The earlier versions of the Fusion Studio desktop app did not copy GPS data from the front-facing image into the stitched image. As of Fusion Studio 1.1 (Feb 2018) this is sort of fixed, except that the precision of the GPS data is downgraded during stitching, so you still don’t get a track that’s optimal for something like Street View. If you are comfortable with command-line tools, you can try this bash script to resynchronize the stitched photos with the original front-facing photos. Then you can load all the photos into Street View by uploading to Google Photos and importing with the SV app.
In the case of video, all metadata is still stored inside the front-facing recordings, but it is encoded in a proprietary GoPro format called GPMF. Fusion Studio does not currently copy this metadata through to stitched videos at all.
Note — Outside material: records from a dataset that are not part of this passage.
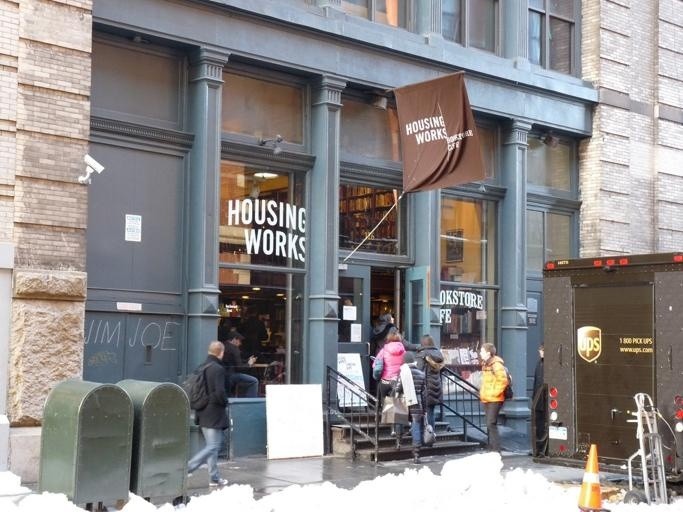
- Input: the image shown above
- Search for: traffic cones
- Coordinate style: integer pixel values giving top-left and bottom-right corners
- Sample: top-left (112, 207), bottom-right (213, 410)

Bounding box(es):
top-left (571, 442), bottom-right (612, 512)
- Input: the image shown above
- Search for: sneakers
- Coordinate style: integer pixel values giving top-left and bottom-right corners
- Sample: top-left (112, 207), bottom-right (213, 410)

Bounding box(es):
top-left (209, 477), bottom-right (229, 487)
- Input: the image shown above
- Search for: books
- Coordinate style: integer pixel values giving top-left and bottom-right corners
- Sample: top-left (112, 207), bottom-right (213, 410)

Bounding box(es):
top-left (439, 266), bottom-right (481, 392)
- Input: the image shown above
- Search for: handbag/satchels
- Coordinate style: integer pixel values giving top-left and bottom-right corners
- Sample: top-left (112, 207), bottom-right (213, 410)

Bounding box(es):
top-left (372, 358), bottom-right (383, 381)
top-left (422, 414), bottom-right (436, 448)
top-left (380, 393), bottom-right (409, 426)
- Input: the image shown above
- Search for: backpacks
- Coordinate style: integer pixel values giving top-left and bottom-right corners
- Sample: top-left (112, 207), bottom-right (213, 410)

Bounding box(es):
top-left (490, 363), bottom-right (513, 399)
top-left (183, 363), bottom-right (216, 411)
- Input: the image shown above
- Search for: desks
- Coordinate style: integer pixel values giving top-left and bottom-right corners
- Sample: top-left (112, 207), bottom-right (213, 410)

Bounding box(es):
top-left (252, 364), bottom-right (270, 396)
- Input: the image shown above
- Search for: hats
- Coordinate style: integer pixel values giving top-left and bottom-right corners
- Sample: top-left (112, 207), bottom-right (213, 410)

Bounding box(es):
top-left (229, 332), bottom-right (245, 341)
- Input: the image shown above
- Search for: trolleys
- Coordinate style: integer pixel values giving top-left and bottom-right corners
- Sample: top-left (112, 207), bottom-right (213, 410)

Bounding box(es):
top-left (620, 389), bottom-right (674, 505)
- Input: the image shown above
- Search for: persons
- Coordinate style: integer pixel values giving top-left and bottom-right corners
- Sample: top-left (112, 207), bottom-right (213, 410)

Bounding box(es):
top-left (241, 307), bottom-right (267, 352)
top-left (369, 312), bottom-right (444, 464)
top-left (220, 332), bottom-right (258, 398)
top-left (526, 343), bottom-right (547, 456)
top-left (187, 340), bottom-right (229, 486)
top-left (479, 343), bottom-right (508, 453)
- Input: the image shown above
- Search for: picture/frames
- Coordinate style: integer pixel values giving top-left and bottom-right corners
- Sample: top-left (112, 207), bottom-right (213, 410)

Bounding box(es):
top-left (445, 229), bottom-right (464, 262)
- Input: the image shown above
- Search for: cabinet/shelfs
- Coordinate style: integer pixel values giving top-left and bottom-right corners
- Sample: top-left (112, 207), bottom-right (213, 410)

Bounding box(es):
top-left (338, 182), bottom-right (397, 254)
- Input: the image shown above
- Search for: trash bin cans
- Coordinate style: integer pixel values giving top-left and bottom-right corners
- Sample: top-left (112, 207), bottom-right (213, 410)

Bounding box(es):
top-left (37, 379), bottom-right (191, 512)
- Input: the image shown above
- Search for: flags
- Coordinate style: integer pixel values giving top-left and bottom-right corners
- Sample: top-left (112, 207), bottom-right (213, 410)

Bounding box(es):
top-left (392, 71), bottom-right (485, 192)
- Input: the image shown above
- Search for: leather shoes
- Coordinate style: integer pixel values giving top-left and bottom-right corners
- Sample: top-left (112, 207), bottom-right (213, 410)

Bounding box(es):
top-left (392, 430), bottom-right (421, 463)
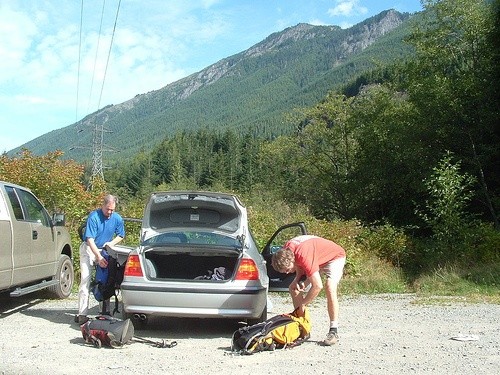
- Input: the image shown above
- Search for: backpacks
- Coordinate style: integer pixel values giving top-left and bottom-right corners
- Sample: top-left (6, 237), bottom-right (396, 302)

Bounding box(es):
top-left (93, 246), bottom-right (121, 303)
top-left (231, 306), bottom-right (312, 355)
top-left (80, 316), bottom-right (134, 349)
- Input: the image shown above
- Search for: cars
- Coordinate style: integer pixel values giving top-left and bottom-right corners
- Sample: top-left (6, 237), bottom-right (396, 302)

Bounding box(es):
top-left (78, 190), bottom-right (309, 332)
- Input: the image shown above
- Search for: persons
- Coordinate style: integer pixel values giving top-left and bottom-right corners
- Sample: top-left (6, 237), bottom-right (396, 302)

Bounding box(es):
top-left (73, 195), bottom-right (125, 324)
top-left (271, 235), bottom-right (346, 346)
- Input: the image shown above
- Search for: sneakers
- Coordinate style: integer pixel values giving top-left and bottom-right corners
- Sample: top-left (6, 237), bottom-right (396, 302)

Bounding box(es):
top-left (324, 331), bottom-right (340, 345)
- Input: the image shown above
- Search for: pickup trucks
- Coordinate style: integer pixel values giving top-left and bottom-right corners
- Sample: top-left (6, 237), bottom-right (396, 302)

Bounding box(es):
top-left (0, 180), bottom-right (75, 300)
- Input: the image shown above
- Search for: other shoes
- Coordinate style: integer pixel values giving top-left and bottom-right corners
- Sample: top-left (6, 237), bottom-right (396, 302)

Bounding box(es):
top-left (79, 315), bottom-right (86, 325)
top-left (98, 311), bottom-right (113, 317)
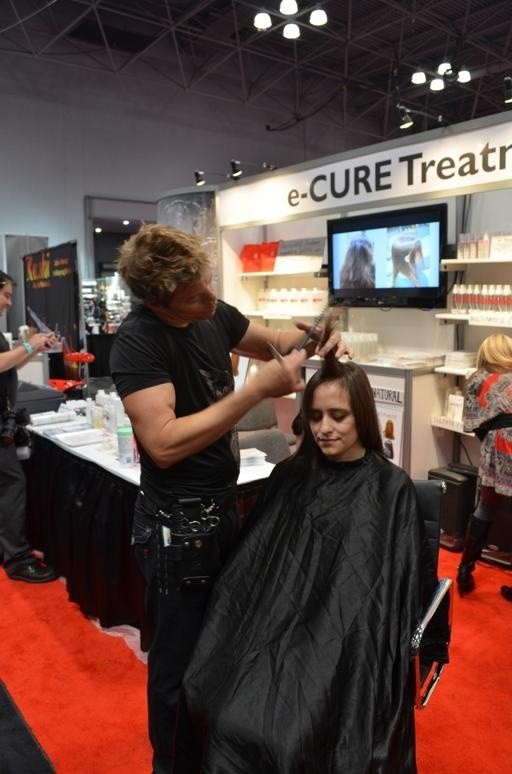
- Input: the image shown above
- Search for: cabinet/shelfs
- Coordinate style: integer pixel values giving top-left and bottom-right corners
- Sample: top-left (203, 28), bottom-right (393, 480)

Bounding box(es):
top-left (296, 353), bottom-right (462, 480)
top-left (237, 268), bottom-right (328, 320)
top-left (431, 259), bottom-right (512, 438)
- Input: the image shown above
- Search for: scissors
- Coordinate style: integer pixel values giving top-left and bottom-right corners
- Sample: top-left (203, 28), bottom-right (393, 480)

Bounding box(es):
top-left (267, 341), bottom-right (285, 364)
top-left (154, 498), bottom-right (220, 534)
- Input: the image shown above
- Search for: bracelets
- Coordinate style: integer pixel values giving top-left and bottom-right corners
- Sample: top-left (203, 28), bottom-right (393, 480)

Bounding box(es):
top-left (23, 343), bottom-right (32, 354)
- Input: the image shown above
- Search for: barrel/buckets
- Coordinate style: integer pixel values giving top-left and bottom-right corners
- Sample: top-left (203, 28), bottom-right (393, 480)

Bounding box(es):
top-left (85, 389), bottom-right (125, 433)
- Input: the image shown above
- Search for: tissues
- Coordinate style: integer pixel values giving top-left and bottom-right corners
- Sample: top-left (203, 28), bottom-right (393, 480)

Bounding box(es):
top-left (339, 332), bottom-right (379, 360)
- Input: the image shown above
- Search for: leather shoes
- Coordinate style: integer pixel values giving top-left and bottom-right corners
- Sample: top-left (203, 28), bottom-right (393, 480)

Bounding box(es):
top-left (10, 561), bottom-right (57, 582)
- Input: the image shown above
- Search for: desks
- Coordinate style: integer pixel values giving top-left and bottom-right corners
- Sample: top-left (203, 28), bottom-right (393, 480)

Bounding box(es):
top-left (84, 333), bottom-right (118, 378)
top-left (14, 412), bottom-right (296, 652)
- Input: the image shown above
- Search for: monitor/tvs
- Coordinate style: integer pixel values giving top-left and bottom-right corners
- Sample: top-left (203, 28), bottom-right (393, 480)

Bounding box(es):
top-left (327, 203), bottom-right (448, 309)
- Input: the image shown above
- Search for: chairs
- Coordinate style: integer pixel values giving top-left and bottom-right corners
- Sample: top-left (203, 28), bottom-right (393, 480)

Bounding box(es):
top-left (236, 397), bottom-right (294, 468)
top-left (406, 476), bottom-right (453, 710)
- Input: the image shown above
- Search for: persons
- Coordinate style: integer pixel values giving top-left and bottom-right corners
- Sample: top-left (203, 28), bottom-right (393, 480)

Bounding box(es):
top-left (383, 419), bottom-right (395, 459)
top-left (109, 224), bottom-right (358, 773)
top-left (340, 240), bottom-right (375, 288)
top-left (456, 333), bottom-right (512, 602)
top-left (391, 236), bottom-right (429, 288)
top-left (283, 316), bottom-right (382, 469)
top-left (0, 271), bottom-right (58, 584)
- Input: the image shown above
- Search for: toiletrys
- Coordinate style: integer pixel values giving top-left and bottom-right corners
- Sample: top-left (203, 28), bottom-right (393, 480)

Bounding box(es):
top-left (443, 385), bottom-right (466, 423)
top-left (256, 287), bottom-right (328, 314)
top-left (456, 232), bottom-right (490, 260)
top-left (449, 282), bottom-right (512, 317)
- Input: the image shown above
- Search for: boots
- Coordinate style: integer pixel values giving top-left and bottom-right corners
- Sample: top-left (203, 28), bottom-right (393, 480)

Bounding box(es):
top-left (457, 515), bottom-right (490, 598)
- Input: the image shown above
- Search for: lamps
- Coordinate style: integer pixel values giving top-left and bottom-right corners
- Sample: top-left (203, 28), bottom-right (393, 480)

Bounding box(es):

If you want to play with the raw data, a great place to start is the open-source gopro2gpx tool, which will take the GPMF track and output a GPX file which you can visualize on a map using many tools including Google My Maps. If you want to do the same thing with a collection of geotagged photos (instead of videos) then you can use exif2gpx instead.
Remember that all these tools are external projects and aren’t supported by Google, always back up your data first, etc. Have fun!